Estratto della pagina:
┏━━
Afrodite infatti narra la vicenda di due donne vittime in modi diversi, prigioniere delle circostanze della vita che le ha portate a sacrificare la propria libertà, e solo quando sono in acqua sono davvero loro stesse. “C’è una scena del film in cui Ludovica e Sabrina si immergono in un relitto e quando cominciano a risalire è come se venissero partorite dal relitto, sono legate da un cordone ombelicale, rinascono con una nuova identità, con una nuova consapevolezza, con un amore, un sentimento universale, che va al di là del sesso”.

Sabrina è interpretata da Giulia Michelini che ci ha raccontato così il suo personaggio: “Lei è prigioniera di questo mondo in cui vive, attorniata da questo patriarcato, da questa forte mascolinità, si adegua, prende la forma del contenitore in cui viene inserita perché probabilmente non sa neanche cosa c’è fuori, l’arrivo di questa figura femminile dall’esterno le cambia i parametri, la fa sentire unica da un certo punto di vista, cerca di uscire da questo suo microcosmo e inseguire una sua libertà”.
┗━━
Consegna: Prosegua il testo sul film Afrodite, riprendendo subito dopo la sua ultima frase.

Elenco dati:
┏━━
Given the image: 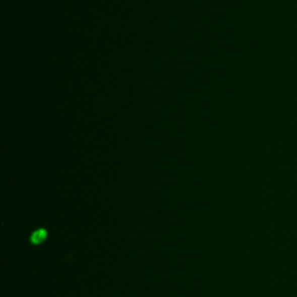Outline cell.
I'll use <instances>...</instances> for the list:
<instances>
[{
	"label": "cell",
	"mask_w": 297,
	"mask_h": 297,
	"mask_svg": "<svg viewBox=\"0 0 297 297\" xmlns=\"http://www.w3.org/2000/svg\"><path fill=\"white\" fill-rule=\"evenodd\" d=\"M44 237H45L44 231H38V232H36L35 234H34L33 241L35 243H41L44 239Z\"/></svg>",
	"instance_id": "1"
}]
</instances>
┗━━
Risposta:
Dopo essere stata per anni il boss Rosy Abate nell’omonima serie Mediaset, Giulia Michelini si ritrova ad interpretare un personaggio a margine della mafia, un ingranaggio in parte inconsapevole delle sue azioni: “Era interessante far parte delle briciole che poi muovono l’ingranaggio intero, perché poi questi piccoli vassalli sono quelli che muovono questo sistema perverso, sicuramente è un corollario rispetto a quello che è il film, però è molto importante come vengono raccontate queste vite a lato, perché sono molto isolate e ignoranti da un certo punto di vista”.
Ma Afrodite parla anche di amore, quello che sboccia tra Ludovica e Sabrina, che non ha una definizione univoca, e va al di là dell’attrazione fisica: “È un incontro di anime, Ludovica e Sabrina sono il detonatore di questo tritolo – ci ha spiegato l’attrice – loro si trovano, si scoprono e vanno avanti in questo canto di libertà che le riguarda singolarmente ma anche in coppia. Io sono convinta che nella vita sia così, tra uomini, tra donne, che ci sia prima un incontro di anime. Tantissime volte mi capita di incontrare delle donne di cui mi innamoro in questo senso. Il film è un inno all’amore, alla libertà e alla coscienza di sé”.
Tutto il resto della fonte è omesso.